Ukraine's Yulia Tymoshenko Says Russia Media Edited Caustic Phone Call

Ukraine's Yulia Tymoshenko Says Russia Media Edited Caustic Phone Call

Russia news agencies released a phone call where former political prisoner Yulia Tymoshenko said it was time to exterminate the Russians and President Vladimir Putin. She said the state media outlet misrepresented the phone call.

Tymoshenko and Ukrainian Member of Parliament Nestor Shufrych discussed Russia annexing Crimea. Here are a few excerpts from the phone call:

“This really crosses all the boundaries,” she is heard to say in the leaked phone call posted on YouTube and broadcast extensively Monday evening on Russian television.

“One has to take up arms and go wipe out these damn ‘katsaps’ together with their leader,” the voice said in Russian, without mentioning President Putin by name.

The word ‘katsap’ is a derogatory Ukrainian term for Russians.

“I am sorry that I am not able to be there and am not in charge of these processes, they wouldn’t have had a f*cking chance of getting Crimea off me.”

“I would have found a way to finish off these bastards.”

“I am hoping that I will use all my connections and will get the whole world to rise up so that not even scorched earth would be left of Russia.”

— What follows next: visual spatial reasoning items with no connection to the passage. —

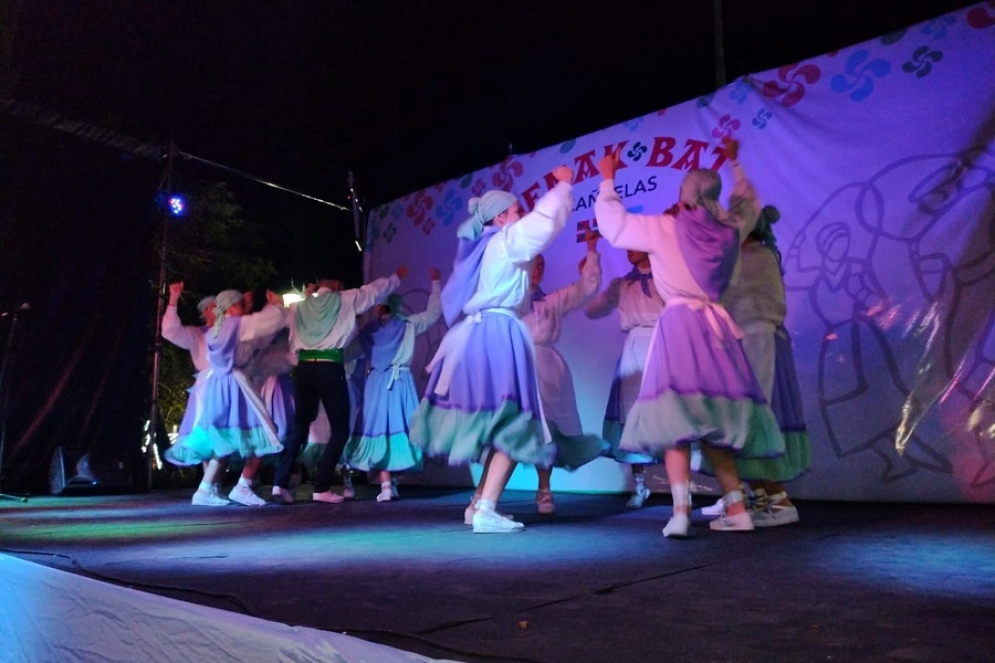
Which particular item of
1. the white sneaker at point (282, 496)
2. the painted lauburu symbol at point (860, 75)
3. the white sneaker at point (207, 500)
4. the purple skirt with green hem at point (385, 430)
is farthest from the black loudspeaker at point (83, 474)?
the painted lauburu symbol at point (860, 75)

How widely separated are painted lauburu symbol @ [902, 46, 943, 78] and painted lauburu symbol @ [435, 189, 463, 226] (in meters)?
4.04

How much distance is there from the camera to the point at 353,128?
7.95m

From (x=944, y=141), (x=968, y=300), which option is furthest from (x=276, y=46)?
(x=968, y=300)

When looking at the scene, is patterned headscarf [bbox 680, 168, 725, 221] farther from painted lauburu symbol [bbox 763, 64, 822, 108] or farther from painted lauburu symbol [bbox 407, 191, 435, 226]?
painted lauburu symbol [bbox 407, 191, 435, 226]

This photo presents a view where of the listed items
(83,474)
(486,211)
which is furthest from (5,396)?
(486,211)

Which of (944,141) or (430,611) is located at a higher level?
(944,141)

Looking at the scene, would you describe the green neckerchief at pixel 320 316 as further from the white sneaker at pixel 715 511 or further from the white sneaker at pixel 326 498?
the white sneaker at pixel 715 511

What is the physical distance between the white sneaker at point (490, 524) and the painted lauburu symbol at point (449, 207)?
4.56 meters

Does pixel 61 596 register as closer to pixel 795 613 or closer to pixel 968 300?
pixel 795 613

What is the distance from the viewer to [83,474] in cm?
684

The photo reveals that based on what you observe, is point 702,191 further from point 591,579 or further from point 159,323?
point 159,323

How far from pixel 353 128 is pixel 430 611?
6.86m

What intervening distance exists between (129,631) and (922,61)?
16.6ft

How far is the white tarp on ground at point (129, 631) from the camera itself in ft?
4.66
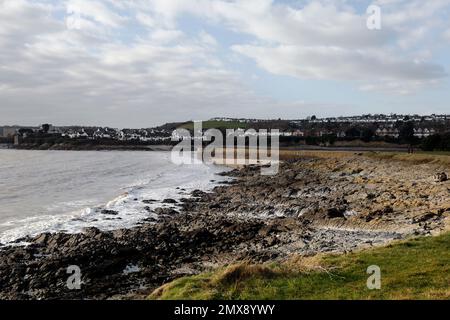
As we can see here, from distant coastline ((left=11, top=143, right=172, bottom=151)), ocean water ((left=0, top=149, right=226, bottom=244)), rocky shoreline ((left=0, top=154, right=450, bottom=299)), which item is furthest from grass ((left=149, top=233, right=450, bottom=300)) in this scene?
distant coastline ((left=11, top=143, right=172, bottom=151))

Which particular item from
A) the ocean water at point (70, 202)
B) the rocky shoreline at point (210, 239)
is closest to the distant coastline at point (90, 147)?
the ocean water at point (70, 202)

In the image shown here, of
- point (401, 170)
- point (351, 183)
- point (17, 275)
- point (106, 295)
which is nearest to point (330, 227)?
point (106, 295)

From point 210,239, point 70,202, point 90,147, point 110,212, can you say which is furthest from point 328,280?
point 90,147

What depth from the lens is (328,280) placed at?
1005cm

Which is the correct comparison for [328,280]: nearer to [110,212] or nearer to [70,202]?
Answer: [110,212]

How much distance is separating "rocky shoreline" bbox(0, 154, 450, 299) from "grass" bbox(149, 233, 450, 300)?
292 cm

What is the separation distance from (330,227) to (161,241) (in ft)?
24.7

Discussing the fate of Ukraine’s 8 million ethnic Russians, Tymoshenko was also heard saying that they should be “nuked.”

She said it is her voice.

“In fact I said: ‘Russians in Ukraine are Ukrainians. Cheers to FSB,” she said, referring to the Russian security service who she clearly believes were behind the bugging of the phone call.

“Apologies for the expletives,” she added.

Tymoshenko ran against ousted Russian-backed president Viktor Yanukovych in 2010 and she was thrown in jail on corruption charges right after he won. Her allies and countries in the West believe the charges were false. In fact, one of the stipulations of the European Union Association Agreement with Ukraine was her release to a hospital in Germany.

She was released from jail on February 21 after Yanukovych signed an agreement with parliament. He later fled to Kharkiv and parliament formally ousted him as president.